**What the task asks**
Render the lines from the one containing "Across the options" through the end of the records as a Markdown table with the columns Row and Line, numbering each row and leaving out blank lines.
------------------------------
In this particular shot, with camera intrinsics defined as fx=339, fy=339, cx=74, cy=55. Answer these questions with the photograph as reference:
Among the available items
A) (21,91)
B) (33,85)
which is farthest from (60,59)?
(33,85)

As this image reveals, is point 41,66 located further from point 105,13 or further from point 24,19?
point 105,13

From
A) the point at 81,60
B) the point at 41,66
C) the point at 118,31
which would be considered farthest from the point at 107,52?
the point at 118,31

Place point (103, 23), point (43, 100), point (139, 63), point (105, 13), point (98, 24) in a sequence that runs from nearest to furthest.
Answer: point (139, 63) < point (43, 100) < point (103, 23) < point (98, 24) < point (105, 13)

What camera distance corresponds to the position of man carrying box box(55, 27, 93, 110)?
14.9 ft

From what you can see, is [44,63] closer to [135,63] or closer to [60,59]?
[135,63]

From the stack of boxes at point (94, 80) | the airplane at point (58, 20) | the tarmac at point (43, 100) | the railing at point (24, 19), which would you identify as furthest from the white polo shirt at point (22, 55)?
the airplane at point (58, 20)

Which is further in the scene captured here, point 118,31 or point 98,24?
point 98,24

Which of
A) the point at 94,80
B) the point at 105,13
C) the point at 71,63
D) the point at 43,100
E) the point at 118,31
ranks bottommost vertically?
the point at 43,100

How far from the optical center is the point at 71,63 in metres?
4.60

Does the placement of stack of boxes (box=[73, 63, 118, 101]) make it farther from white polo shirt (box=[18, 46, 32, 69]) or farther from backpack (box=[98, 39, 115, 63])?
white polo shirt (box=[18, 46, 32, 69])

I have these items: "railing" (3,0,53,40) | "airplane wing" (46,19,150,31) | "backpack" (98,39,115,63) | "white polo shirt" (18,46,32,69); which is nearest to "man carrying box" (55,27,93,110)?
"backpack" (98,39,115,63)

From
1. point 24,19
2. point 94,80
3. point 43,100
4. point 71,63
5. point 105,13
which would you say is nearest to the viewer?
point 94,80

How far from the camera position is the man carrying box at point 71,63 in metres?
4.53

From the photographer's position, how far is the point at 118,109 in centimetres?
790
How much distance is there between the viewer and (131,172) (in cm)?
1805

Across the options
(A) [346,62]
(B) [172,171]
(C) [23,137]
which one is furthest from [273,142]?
------------------------------
**Result of this exercise**
| Row | Line |
|---|---|
| 1 | Across the options |
| 2 | (A) [346,62] |
| 3 | (B) [172,171] |
| 4 | (C) [23,137] |
| 5 | which one is furthest from [273,142]? |